(INSTRUCTIONS)
1. Answer these from the Chiang Mai memoir piece:
(a) Which polite particle do men use to end sentences in Thai?
(b) For about how many years was the writer a mother and primary carer?
(c) In which decade was it popular for media articles to ask, "Can women have it all?"
2. Reproduce word for word the stretch of the Chiang Mai memoir piece from "So, now that’s" through "in evolutionary science.".

This is part #3 of a freeform piece, a personal narrative and memoir that also encompasses the subject of evolutionary selection pressures.
It’s out there for all to see. It’s Rosebud; it’s the Maltese Falcon; it’s a meaningless plot device that drives the narrative. I’ve said it’s a pronoun but it isn’t. It’s kráp! And kâ. It’s a polite particle (pp) in the Thai language whereby men or women, respectively, end their sentences with either kráp or kâ, depending on their sex or gender. I’ve seen gay men and women use the opposite sex pp and the great thing is, unlike pronouns, I now know something about the person that’s important to them, but that’s the end of it. I don’t have to repeat it, as Rameswami put it, like a catechism, every time you speak to the person. It’s a one-way imperative. Woke won’t work in Thailand, at least as pronouns go.
So, now that’s out of the way, I think I can say that these Chiang Mai posts are turning into a bit of a memoir, interwoven with why I’m actually here in Thailand. If you read #1, you’ll know why I’m in Thailand (go read it, it’s free!) To get back to who I am, after being a mother and primary carer for almost 20 years.
Now, why would a woman living in the advanced civilisation of THE WEST have to forsake a career as a writer in this day and age? Plenty do both. The answer is evolutionary selection pressures (I talk about them in #1 too) and life history theory. Two important concepts in evolutionary science.
Back in the 1980’s it was popular for media articles to ask, “Can women have it all?” and recently, Guardian feminist Barbara Ellen scolded Paloma Faith for answering the question with, “No.” Barbera wrote, “(T)his statement may have sent shockwaves through the female heart.” (my emphasis) This ranks with me as one of the most anodyne sentences ever been written, but she went on, “Is there still no such thing as a wholly supportive man? Is this really true, even now?”
No Barbera, because people are individuals with adaptive endowments passed on to them over millions of years of evolution via the barely imaginable struggles of their ancestors to survive and reproduce successfully. It’s something feminism refuses to understand. Humans are not a eusocial species, we’re not clones, we were not born blank slates and those ignorant of evolution (like feminists) are the ones most enslaved by it. How else could she ask such a stupid question?

(RECORD SET)
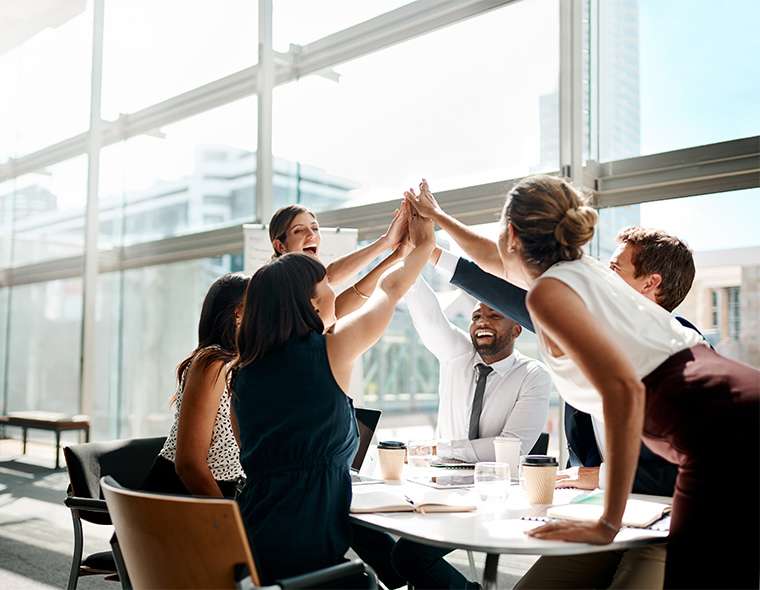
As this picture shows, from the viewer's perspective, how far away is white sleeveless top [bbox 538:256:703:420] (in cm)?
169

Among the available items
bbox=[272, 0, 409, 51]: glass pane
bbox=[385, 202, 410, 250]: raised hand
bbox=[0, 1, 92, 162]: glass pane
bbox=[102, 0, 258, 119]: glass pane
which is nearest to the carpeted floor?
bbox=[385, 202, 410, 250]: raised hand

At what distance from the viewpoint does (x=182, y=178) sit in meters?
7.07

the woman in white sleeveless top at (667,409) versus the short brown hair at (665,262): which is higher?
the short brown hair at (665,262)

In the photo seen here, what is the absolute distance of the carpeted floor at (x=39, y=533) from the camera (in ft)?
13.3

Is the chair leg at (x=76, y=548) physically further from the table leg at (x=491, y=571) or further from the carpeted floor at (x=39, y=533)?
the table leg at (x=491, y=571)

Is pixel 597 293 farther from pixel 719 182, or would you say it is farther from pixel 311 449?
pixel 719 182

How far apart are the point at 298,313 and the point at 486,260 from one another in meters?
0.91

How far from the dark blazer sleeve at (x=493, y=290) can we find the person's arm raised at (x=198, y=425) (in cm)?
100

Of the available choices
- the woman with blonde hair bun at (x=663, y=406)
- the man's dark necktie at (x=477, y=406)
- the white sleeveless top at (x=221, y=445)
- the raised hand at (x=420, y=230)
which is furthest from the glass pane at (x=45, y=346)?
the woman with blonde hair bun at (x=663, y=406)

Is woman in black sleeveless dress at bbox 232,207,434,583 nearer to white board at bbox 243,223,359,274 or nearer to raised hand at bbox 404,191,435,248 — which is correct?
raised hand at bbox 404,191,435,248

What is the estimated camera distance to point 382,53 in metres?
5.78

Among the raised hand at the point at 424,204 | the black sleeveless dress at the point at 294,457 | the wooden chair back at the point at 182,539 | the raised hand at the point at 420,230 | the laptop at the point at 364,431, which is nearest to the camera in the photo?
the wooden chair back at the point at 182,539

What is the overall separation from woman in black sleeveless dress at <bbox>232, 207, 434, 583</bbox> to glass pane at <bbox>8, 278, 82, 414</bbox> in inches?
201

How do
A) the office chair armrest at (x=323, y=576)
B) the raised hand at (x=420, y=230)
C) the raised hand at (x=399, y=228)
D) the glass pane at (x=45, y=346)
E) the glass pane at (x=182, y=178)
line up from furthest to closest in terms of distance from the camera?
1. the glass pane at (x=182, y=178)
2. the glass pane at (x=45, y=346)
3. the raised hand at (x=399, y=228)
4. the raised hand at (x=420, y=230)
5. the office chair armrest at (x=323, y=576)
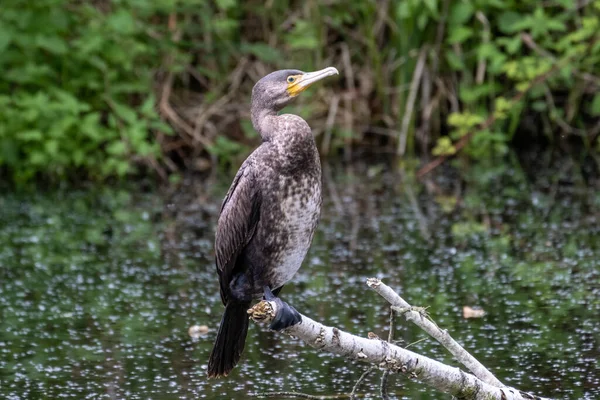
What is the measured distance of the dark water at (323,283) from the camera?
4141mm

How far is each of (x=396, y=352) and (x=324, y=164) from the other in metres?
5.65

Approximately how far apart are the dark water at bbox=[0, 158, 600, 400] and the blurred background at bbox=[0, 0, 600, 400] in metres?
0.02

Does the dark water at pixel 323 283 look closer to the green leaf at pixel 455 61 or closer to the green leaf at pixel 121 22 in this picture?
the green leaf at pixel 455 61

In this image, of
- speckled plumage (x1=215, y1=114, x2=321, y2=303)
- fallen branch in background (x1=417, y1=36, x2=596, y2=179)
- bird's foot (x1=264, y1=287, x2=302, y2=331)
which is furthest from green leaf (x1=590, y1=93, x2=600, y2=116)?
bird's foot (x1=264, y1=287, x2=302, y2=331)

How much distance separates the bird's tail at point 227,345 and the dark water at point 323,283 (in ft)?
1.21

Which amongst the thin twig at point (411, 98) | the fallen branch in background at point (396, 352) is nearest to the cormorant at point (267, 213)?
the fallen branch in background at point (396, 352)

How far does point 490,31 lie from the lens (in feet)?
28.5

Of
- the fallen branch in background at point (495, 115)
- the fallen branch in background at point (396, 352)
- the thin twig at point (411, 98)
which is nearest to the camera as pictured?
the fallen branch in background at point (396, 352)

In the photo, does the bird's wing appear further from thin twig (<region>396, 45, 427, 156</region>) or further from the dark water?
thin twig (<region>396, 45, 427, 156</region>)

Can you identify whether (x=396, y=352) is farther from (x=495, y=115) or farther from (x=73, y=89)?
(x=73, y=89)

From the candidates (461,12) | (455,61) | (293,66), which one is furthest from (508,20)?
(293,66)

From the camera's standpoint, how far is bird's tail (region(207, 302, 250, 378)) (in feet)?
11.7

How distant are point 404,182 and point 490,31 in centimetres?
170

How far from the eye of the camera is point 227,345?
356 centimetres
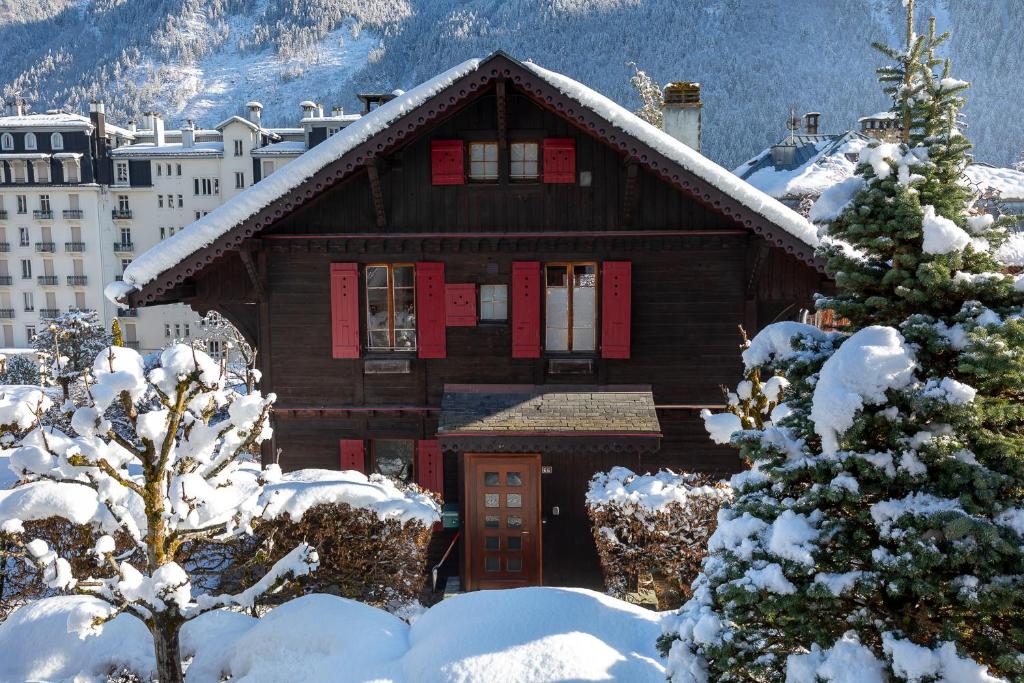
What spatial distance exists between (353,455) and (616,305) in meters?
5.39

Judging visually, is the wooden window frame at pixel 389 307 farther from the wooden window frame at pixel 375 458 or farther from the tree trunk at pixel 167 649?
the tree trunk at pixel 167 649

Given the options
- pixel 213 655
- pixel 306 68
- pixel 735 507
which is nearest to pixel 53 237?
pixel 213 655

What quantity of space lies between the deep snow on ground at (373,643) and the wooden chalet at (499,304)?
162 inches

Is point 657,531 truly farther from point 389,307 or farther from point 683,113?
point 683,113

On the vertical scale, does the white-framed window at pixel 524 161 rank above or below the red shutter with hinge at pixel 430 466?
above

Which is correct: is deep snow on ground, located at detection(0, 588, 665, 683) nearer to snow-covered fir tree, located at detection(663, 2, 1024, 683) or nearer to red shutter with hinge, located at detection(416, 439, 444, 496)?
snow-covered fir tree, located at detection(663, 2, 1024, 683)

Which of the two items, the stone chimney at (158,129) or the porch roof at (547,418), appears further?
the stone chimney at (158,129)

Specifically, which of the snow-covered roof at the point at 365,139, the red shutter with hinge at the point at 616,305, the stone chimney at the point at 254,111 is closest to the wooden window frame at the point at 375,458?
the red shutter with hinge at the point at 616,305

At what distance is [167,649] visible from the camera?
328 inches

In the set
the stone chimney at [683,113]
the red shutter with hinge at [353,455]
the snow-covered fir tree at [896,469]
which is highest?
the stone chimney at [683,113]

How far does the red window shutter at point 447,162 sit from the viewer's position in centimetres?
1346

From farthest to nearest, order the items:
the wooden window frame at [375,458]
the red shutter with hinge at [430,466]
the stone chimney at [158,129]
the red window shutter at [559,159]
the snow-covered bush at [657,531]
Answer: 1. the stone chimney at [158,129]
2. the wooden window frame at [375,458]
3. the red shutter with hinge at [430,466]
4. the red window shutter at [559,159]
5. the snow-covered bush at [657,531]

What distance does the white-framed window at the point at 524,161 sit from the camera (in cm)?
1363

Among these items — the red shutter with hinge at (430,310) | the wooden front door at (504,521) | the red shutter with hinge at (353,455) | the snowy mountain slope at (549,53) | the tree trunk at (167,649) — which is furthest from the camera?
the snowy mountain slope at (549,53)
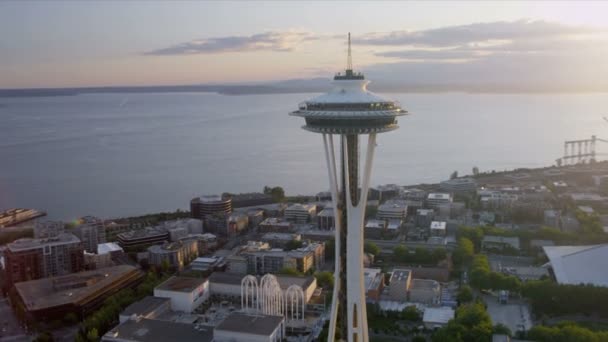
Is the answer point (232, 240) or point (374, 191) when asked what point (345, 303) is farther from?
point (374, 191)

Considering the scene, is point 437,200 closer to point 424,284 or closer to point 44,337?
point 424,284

(RESPONSES TO THE TASKS)
1.
(a) Kráp.
(b) Almost 20 years.
(c) The 1980s.

2.
So, now that’s out of the way, I think I can say that these Chiang Mai posts are turning into a bit of a memoir, interwoven with why I’m actually here in Thailand. If you read #1, you’ll know why I’m in Thailand (go read it, it’s free!) To get back to who I am, after being a mother and primary carer for almost 20 years.
Now, why would a woman living in the advanced civilisation of THE WEST have to forsake a career as a writer in this day and age? Plenty do both. The answer is evolutionary selection pressures (I talk about them in #1 too) and life history theory. Two important concepts in evolutionary science.